Often this is just not possible, volume and cost wise, in a veterinary practice, so if we see clinical signs we will give one to three vials and then reassess based on the size of the patient, type of snake and degree of symptoms.


Puff adder

Puff adder
With puff adder bites there is generally bruising and swelling within a short space of time. This swelling is not just inflammation but also accumulation of blood from leaking and damaged blood vessels and dead damaged red blood cells. This can lead to shock due to loss of blood volume.

Dogs are generally bitten about the face and neck. This in some ways is good, as there is place for accumulation of fluids and swelling and there is no damage to the muscles from compartment syndrome, which occurs when the bite is on the leg.

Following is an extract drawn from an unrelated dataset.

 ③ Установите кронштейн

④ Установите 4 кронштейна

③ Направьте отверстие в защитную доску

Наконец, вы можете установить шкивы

However, it is also easy to underestimate the degree of swelling in this area and it may also compress the windpipe and compromise breathing. Often dogs are bitten inside the mouth and swelling here can also affect breathing. In adder bites it may not always be essential to use anti-venom and conservative therapy may suffice, especially in larger dogs. In smaller dogs it does seem to improve survival.

Breathing
With neurotoxic snake bites death is caused by paralysis of the breathing muscle. This may occur rapidly to up to a few hours after the bite. Observation needs to be careful and prolonged. Generally the patient is placed into a kennel/cage but taken out every five to ten minutes initially to see if there is any indication of weakness, which would indicate that it has received a dose of venom and not just a dry bite. In these patients the risk of respiratory paralysis means that anti-venom is essential.

The recommended dose is often not possible and our aim is to keep the animal breathing even though it may be a bit weak or unable to stand. The effect of the toxin will generally wear off after 24–48 hours.

Signs
Neurotoxic signs improve slowly after several hours (two to six hours), often unconvincingly. It must be emphasised that the administration of polyvalent anti-venom in the acute phase of neurotoxic snake envenoming will not always prevent progression of neurotoxic effects, most notably respiratory paralysis.

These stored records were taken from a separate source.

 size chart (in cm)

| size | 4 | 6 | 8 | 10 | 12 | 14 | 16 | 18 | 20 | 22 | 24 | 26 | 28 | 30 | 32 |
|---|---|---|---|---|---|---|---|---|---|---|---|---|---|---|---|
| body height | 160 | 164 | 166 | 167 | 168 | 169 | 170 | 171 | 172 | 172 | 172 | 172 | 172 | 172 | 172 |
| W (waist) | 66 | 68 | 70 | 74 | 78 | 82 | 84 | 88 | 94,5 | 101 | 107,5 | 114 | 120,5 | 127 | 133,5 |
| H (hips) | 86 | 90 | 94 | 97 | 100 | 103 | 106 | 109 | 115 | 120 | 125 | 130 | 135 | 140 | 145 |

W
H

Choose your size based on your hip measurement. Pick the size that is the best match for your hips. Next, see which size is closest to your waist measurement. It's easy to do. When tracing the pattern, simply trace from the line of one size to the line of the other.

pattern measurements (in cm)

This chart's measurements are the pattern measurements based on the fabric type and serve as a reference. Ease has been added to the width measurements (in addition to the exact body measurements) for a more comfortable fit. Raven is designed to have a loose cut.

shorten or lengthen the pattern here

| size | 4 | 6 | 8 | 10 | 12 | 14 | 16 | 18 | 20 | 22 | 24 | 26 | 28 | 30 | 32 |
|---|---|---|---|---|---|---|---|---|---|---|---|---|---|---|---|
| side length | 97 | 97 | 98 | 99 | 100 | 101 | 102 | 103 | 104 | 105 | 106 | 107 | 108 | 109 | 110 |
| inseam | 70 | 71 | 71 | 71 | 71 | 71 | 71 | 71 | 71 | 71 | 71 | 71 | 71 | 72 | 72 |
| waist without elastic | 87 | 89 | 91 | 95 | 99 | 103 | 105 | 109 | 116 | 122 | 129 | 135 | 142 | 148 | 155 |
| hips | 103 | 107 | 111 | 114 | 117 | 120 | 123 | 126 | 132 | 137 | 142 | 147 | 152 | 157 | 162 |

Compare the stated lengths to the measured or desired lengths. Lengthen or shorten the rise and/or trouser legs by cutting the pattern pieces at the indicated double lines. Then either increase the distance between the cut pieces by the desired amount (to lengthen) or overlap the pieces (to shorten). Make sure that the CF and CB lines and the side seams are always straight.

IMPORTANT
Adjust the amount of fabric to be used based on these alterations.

Respiratory support is the only life-saving treatment, but the administration of adequate doses of anti-venom will decrease the duration of muscle paralysis. If the animal has breathing difficulties, we have to place an endotracheal tube as we would for anaesthesia and place the animal on a ventilator or manually breathe for it using a normal anaesthetic machine or ambubag.

Ventilator
It is advisable to still administer anti-venom to prevent further blockage of the nerve endings. The animal will generally need to remain on the ventilator for anything from six to 24 hours depending on the amount of venom injected.

The venom of some snakes has both neurotoxic and cytotoxic effects. These may cause intense pain and tissue damage with minimal swelling as well as some neurological signs.

So, there is no certainty with snake bites. It could be a dry bite even though the snake was massive and the dog tiny and everyone goes home happy. Or, the full dose of toxin could have been administered with serious physical consequences to your pet and financial consequences to yourself.

Have a plan if you are at risk where you live. Find out which vets keep anti-venom. Find out where emergency clinics are located.